──────── Records to process
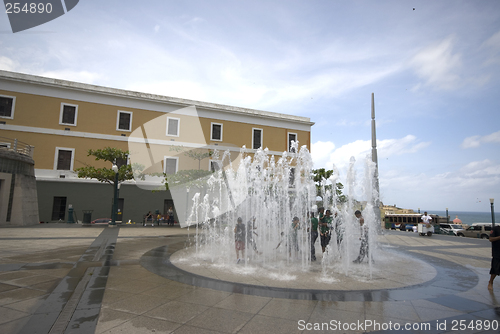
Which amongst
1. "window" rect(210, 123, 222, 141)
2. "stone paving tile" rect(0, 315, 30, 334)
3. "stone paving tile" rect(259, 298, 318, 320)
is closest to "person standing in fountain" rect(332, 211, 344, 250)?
"stone paving tile" rect(259, 298, 318, 320)

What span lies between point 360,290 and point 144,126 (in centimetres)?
2448

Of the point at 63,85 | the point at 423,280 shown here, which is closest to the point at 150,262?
the point at 423,280

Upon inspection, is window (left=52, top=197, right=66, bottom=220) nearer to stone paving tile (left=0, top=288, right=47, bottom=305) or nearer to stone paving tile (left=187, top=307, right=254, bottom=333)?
stone paving tile (left=0, top=288, right=47, bottom=305)

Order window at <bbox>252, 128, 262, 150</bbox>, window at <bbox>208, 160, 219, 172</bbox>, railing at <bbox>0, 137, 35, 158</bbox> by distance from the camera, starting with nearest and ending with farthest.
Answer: railing at <bbox>0, 137, 35, 158</bbox>
window at <bbox>208, 160, 219, 172</bbox>
window at <bbox>252, 128, 262, 150</bbox>

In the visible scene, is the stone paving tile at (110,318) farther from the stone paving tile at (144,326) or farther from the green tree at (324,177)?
the green tree at (324,177)

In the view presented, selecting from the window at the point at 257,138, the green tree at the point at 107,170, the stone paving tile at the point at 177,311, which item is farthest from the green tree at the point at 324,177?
the stone paving tile at the point at 177,311

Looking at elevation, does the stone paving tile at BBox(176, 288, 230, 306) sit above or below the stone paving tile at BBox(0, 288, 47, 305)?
below

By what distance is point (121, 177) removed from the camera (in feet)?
65.7

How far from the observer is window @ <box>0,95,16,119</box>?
21.9 meters

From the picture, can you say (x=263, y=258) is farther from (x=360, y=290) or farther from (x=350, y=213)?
(x=360, y=290)

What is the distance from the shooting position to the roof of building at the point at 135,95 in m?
22.5
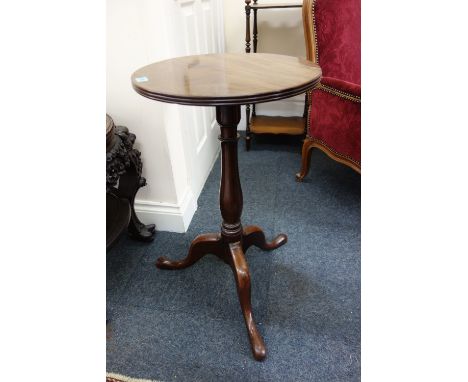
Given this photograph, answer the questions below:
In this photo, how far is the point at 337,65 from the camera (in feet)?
5.35

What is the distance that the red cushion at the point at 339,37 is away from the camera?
5.10 feet

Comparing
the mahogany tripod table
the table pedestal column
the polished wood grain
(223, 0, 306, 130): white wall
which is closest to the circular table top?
the mahogany tripod table

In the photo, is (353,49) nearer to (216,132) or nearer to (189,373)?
(216,132)

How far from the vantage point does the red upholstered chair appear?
1.51 m

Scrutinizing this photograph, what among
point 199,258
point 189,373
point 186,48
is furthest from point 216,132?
point 189,373

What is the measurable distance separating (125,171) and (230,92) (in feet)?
2.15

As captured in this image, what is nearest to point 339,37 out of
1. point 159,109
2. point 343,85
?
point 343,85

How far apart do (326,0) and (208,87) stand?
1.07m

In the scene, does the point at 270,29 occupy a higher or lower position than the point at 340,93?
higher

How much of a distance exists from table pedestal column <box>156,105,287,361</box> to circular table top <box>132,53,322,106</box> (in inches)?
4.4

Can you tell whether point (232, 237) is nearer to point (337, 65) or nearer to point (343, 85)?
point (343, 85)

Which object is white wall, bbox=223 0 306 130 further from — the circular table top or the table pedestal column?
the table pedestal column

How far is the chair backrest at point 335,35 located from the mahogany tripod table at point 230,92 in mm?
610

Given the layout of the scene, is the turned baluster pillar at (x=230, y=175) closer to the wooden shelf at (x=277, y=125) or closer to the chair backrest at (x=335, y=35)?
the chair backrest at (x=335, y=35)
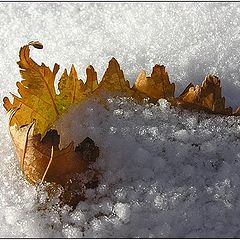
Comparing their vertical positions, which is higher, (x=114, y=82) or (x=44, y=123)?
(x=114, y=82)

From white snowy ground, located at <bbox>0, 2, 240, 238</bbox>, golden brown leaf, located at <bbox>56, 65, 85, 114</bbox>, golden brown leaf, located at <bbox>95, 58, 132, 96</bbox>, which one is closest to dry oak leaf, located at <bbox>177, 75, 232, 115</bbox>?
white snowy ground, located at <bbox>0, 2, 240, 238</bbox>

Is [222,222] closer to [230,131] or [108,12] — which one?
[230,131]

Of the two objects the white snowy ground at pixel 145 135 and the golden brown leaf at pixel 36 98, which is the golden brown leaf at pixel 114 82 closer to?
the white snowy ground at pixel 145 135

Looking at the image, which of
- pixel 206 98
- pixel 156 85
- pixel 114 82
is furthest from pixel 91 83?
pixel 206 98

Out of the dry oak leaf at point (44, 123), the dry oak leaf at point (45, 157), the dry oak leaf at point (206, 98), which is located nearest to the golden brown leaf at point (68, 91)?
the dry oak leaf at point (44, 123)

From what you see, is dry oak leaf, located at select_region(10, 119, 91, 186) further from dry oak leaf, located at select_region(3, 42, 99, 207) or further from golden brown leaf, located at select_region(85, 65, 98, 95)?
golden brown leaf, located at select_region(85, 65, 98, 95)

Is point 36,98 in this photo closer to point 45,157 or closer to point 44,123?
point 44,123
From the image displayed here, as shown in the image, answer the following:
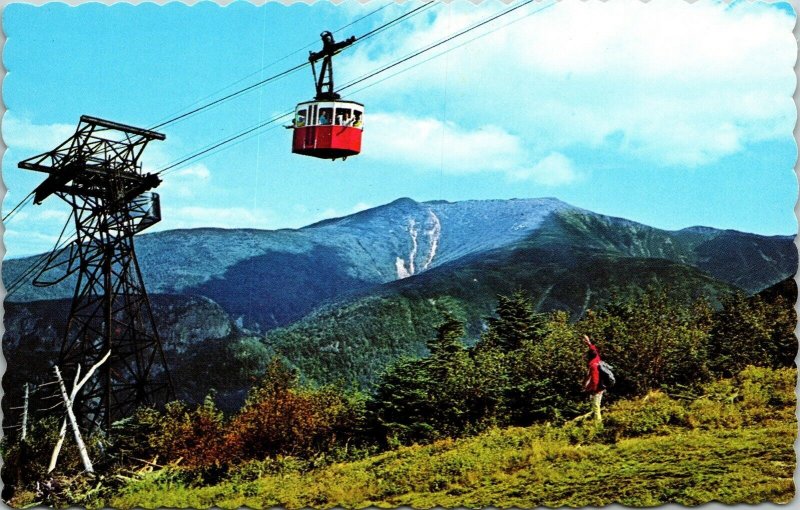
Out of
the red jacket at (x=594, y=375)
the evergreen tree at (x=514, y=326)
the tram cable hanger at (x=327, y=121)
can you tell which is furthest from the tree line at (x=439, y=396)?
the tram cable hanger at (x=327, y=121)

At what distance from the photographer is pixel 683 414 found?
18.8m

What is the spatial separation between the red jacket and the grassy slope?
66 centimetres

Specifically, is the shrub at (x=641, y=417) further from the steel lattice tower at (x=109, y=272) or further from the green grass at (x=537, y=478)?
the steel lattice tower at (x=109, y=272)

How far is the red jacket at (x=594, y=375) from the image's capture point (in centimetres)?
1847

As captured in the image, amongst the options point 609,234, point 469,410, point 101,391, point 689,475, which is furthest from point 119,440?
point 609,234

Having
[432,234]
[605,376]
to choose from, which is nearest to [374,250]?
[432,234]

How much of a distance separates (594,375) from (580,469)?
7.03 ft

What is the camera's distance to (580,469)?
668 inches

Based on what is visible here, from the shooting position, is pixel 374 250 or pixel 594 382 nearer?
pixel 594 382

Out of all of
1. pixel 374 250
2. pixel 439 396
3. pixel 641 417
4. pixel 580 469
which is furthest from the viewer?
pixel 374 250

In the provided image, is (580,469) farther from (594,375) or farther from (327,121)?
(327,121)

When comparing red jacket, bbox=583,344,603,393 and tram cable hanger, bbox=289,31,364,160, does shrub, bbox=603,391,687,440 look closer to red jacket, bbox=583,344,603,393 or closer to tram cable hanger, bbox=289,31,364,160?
red jacket, bbox=583,344,603,393

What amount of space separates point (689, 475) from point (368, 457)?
20.2ft

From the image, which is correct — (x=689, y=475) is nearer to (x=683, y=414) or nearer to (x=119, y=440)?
(x=683, y=414)
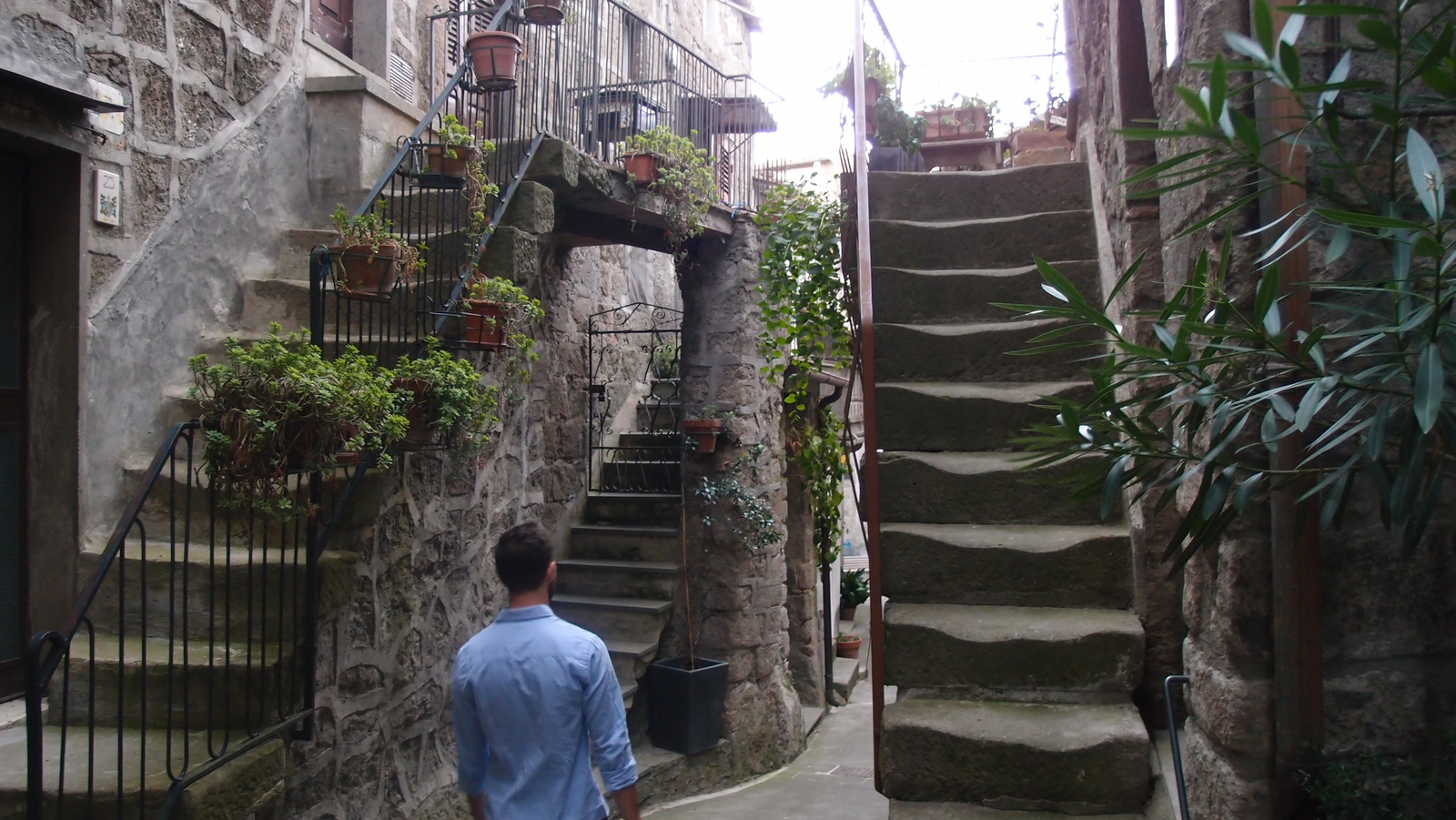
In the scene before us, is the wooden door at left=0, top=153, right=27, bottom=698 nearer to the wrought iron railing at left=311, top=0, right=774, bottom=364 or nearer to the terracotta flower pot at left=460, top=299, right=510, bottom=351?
the wrought iron railing at left=311, top=0, right=774, bottom=364

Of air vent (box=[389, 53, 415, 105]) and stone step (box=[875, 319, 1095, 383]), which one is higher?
air vent (box=[389, 53, 415, 105])

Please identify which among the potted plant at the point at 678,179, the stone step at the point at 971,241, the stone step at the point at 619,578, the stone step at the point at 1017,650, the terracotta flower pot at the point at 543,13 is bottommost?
the stone step at the point at 619,578

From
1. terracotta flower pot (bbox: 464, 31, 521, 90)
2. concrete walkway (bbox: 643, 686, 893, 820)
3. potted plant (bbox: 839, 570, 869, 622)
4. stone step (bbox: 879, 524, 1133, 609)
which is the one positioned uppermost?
terracotta flower pot (bbox: 464, 31, 521, 90)

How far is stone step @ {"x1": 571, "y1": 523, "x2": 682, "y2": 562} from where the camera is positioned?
688cm

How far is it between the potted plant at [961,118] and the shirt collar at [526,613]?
4.92m

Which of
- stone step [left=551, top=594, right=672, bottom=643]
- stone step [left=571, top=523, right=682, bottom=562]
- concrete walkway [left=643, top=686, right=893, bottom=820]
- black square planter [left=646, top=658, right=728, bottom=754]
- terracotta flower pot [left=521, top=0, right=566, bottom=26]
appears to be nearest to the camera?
terracotta flower pot [left=521, top=0, right=566, bottom=26]

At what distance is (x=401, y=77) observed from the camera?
5.56 metres

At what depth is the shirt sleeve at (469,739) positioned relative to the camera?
8.43 feet

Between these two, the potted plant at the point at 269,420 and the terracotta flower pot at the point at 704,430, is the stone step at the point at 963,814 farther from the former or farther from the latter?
the terracotta flower pot at the point at 704,430

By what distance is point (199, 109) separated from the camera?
13.3ft

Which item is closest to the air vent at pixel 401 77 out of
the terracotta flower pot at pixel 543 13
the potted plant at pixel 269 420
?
the terracotta flower pot at pixel 543 13

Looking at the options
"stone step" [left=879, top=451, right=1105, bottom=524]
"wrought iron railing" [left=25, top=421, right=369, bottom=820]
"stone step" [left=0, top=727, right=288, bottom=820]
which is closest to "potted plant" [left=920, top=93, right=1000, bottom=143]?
"stone step" [left=879, top=451, right=1105, bottom=524]

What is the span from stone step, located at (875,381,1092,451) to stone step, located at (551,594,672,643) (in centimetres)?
343

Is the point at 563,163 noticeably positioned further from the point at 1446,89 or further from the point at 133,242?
the point at 1446,89
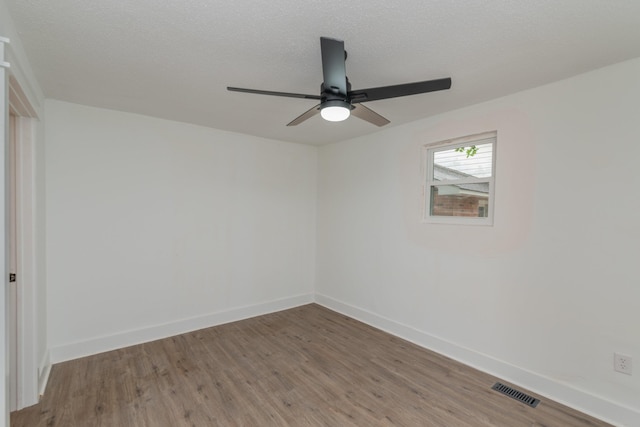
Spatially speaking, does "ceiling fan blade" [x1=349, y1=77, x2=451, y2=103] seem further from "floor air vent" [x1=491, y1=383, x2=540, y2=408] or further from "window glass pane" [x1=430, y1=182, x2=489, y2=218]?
"floor air vent" [x1=491, y1=383, x2=540, y2=408]

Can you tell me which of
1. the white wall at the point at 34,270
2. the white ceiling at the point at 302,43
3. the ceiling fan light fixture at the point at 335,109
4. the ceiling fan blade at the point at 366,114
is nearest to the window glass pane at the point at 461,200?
the white ceiling at the point at 302,43

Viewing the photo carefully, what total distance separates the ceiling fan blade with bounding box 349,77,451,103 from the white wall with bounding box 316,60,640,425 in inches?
47.6

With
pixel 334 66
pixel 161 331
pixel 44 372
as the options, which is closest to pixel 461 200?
pixel 334 66

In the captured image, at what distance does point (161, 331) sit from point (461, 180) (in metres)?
3.56

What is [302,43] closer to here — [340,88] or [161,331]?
[340,88]

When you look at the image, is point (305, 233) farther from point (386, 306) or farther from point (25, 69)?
point (25, 69)

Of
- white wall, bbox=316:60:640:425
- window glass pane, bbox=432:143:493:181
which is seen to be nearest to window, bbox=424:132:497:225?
window glass pane, bbox=432:143:493:181

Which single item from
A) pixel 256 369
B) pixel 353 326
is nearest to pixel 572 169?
pixel 353 326

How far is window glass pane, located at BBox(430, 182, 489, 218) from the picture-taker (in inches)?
112

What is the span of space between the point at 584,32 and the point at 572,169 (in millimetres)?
980

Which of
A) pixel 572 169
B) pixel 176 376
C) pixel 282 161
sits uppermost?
pixel 282 161

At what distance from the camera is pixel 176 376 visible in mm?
2594

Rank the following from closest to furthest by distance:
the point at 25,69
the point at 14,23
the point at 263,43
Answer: the point at 14,23 → the point at 263,43 → the point at 25,69

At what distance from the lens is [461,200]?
119 inches
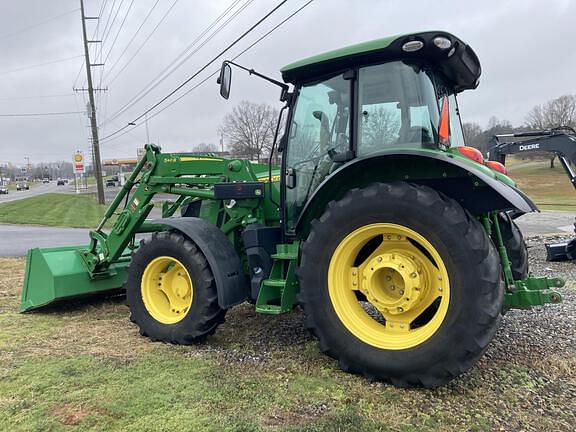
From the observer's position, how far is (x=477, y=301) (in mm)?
2982

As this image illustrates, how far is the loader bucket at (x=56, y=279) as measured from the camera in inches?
217

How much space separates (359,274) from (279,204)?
44.7 inches

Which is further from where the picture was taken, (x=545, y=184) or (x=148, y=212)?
(x=545, y=184)

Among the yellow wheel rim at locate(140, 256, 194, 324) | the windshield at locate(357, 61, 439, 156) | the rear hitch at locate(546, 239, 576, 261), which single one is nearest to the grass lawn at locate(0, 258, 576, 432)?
the yellow wheel rim at locate(140, 256, 194, 324)

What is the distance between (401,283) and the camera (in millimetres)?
3518

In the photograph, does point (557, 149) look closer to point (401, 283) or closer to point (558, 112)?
point (401, 283)

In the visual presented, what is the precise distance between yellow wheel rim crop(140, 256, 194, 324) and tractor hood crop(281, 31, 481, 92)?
2.06 metres

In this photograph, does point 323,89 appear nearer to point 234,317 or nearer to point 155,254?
point 155,254

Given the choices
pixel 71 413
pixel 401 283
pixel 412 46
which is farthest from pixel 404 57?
pixel 71 413

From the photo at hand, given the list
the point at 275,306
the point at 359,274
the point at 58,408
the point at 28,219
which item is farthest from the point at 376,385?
the point at 28,219

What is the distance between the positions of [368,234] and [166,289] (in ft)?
Result: 7.36

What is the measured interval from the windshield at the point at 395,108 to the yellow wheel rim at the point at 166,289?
2106 mm

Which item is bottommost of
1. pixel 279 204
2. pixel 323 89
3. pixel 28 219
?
pixel 28 219

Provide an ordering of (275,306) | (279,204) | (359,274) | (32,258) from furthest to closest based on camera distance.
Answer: (32,258) → (279,204) → (275,306) → (359,274)
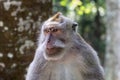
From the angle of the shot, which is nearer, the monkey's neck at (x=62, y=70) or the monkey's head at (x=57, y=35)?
the monkey's head at (x=57, y=35)

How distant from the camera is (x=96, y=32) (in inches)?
490

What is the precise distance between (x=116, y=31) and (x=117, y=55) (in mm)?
542

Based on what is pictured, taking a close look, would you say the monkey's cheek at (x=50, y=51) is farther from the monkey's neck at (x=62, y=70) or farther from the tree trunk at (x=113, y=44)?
the tree trunk at (x=113, y=44)

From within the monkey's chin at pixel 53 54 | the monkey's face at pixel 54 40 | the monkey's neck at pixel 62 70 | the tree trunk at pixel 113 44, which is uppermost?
the monkey's face at pixel 54 40

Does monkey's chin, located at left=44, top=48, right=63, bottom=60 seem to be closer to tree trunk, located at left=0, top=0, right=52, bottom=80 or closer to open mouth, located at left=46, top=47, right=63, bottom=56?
open mouth, located at left=46, top=47, right=63, bottom=56

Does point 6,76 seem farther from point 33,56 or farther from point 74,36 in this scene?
point 74,36

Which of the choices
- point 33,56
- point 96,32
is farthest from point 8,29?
point 96,32

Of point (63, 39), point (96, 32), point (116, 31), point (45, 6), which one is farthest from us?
point (96, 32)

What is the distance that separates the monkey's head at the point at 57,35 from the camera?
414cm

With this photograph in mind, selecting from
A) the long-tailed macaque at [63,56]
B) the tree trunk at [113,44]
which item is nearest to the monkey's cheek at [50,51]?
the long-tailed macaque at [63,56]

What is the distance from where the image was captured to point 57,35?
4.24 m

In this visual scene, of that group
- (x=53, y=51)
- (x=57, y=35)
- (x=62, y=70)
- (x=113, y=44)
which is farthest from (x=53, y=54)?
(x=113, y=44)

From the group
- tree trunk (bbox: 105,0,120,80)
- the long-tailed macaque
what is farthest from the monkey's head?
tree trunk (bbox: 105,0,120,80)

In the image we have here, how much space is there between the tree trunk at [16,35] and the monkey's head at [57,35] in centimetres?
31
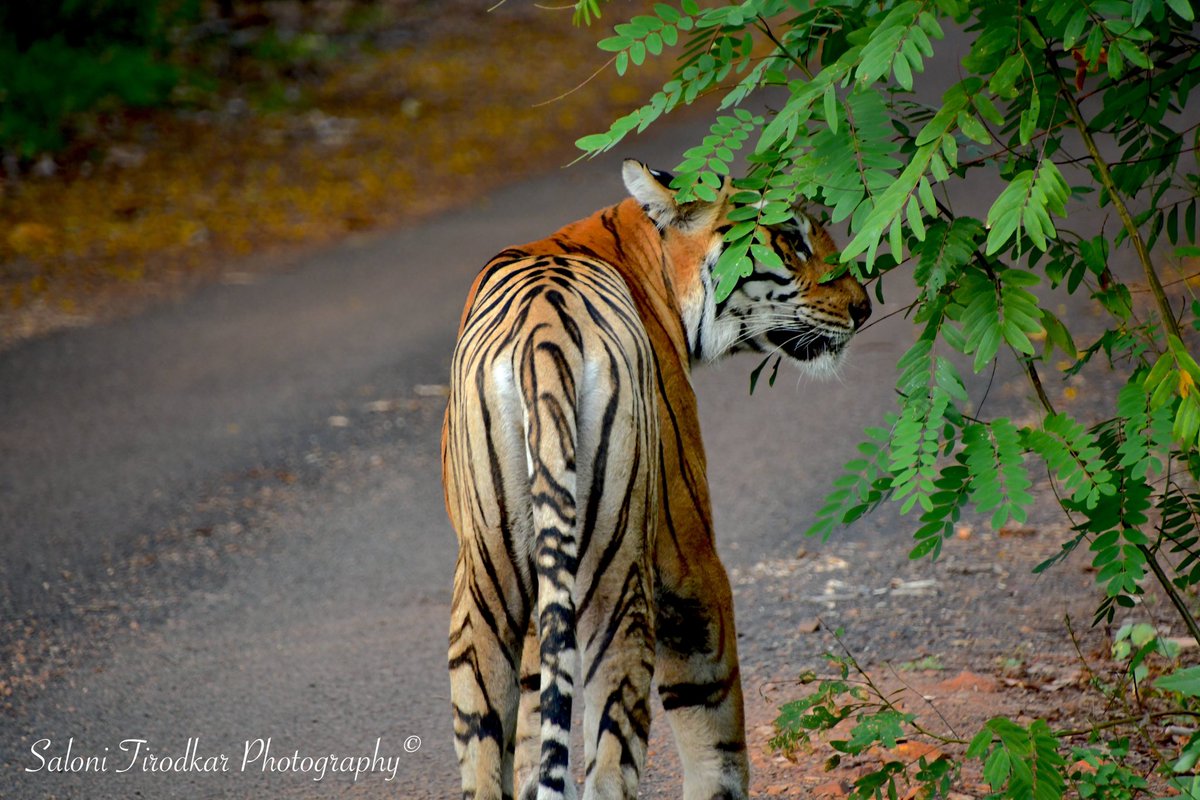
────────────────
Instructions to follow: Show every line above that contains the word "neck", treating uppercase and lowercase letters as distinct.

Result of the exercise:
From the angle of the shot, which is nearer, the monkey's neck at (x=62, y=70) or the monkey's head at (x=57, y=35)?
Based on what is pictured, taking a close look, would you say the monkey's cheek at (x=50, y=51) is farther from the monkey's neck at (x=62, y=70) or farther from the tree trunk at (x=113, y=44)?
From within the monkey's chin at pixel 53 54 | the monkey's face at pixel 54 40 | the monkey's neck at pixel 62 70 | the tree trunk at pixel 113 44, which is uppermost?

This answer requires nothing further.